- PAGE TEXT
********************
View these tabs at your own discretion.

Happy Birthday Cutscenes
# Link Text
1

Happy birthday! Another year wiser, right? Soon you'll be a full-fledged adult!
Hee hee. Then I'll get to take you to my my favorite tavern in the whole wide world!

2

Nyahahaha! The big day's rolled around once again!
So blow out them candles! Whooo! It's your birthday! Clap your hands!
Lemme give you a word of advice, (Captain). Once you get to be around my age, all your worries'll just kinda clear themselves up!
Huh? You wanna know the secret to living a long life? Hm... Don't compare yourself to others! And have low expectations!
For now just keep on livin' life! If things get rough, feel free to run. I'll be there to help with the tab!
Right. Sorry for rambling. Once you get old enough to drink, lemme know and I'll come running! Running and drinking! Both!
********************
- DATA EXCERPT
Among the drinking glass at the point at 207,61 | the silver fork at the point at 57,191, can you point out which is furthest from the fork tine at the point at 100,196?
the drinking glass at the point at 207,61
********************
- PROBLEM DETAILS
According to the birthday cutscenes text, why is the speaker in the first cutscene glad that the listener will soon be a full-fledged adult? Answer in one to three sentences.

- EXERCISE RESPONSE
Once the listener is a full-fledged adult, the speaker will get to take them to the speaker's favorite tavern in the whole wide world.